====== ENTRIES
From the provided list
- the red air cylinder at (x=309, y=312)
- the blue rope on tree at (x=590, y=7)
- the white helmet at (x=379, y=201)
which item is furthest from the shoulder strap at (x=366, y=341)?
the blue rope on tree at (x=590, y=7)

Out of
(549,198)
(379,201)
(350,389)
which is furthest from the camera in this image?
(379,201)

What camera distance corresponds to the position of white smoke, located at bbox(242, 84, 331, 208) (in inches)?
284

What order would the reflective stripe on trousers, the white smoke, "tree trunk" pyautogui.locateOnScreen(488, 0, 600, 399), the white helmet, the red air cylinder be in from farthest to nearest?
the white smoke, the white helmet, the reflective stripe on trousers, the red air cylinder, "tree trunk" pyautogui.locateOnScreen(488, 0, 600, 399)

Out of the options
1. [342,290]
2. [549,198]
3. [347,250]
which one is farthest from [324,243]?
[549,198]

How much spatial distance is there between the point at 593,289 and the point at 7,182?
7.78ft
============
● TO BE DONE
Rewrite the listing above as a numbered list, one line per item, omitting blank lines.

● SOLUTION FOR THIS PROBLEM
1. From the provided list
2. - the red air cylinder at (x=309, y=312)
3. - the blue rope on tree at (x=590, y=7)
4. - the white helmet at (x=379, y=201)
5. which item is furthest from the shoulder strap at (x=366, y=341)?
6. the blue rope on tree at (x=590, y=7)
7. Out of
8. (549,198)
9. (379,201)
10. (350,389)
11. which is furthest from the camera in this image?
12. (379,201)
13. What camera distance corresponds to the position of white smoke, located at bbox(242, 84, 331, 208) (in inches)?
14. 284
15. What order would the reflective stripe on trousers, the white smoke, "tree trunk" pyautogui.locateOnScreen(488, 0, 600, 399), the white helmet, the red air cylinder be in from farthest to nearest?
16. the white smoke, the white helmet, the reflective stripe on trousers, the red air cylinder, "tree trunk" pyautogui.locateOnScreen(488, 0, 600, 399)
17. Out of the options
18. 1. [342,290]
19. 2. [549,198]
20. 3. [347,250]
21. which one is farthest from [324,243]?
22. [549,198]
23. How much spatial distance is there between the point at 593,289 and the point at 7,182?
24. 7.78ft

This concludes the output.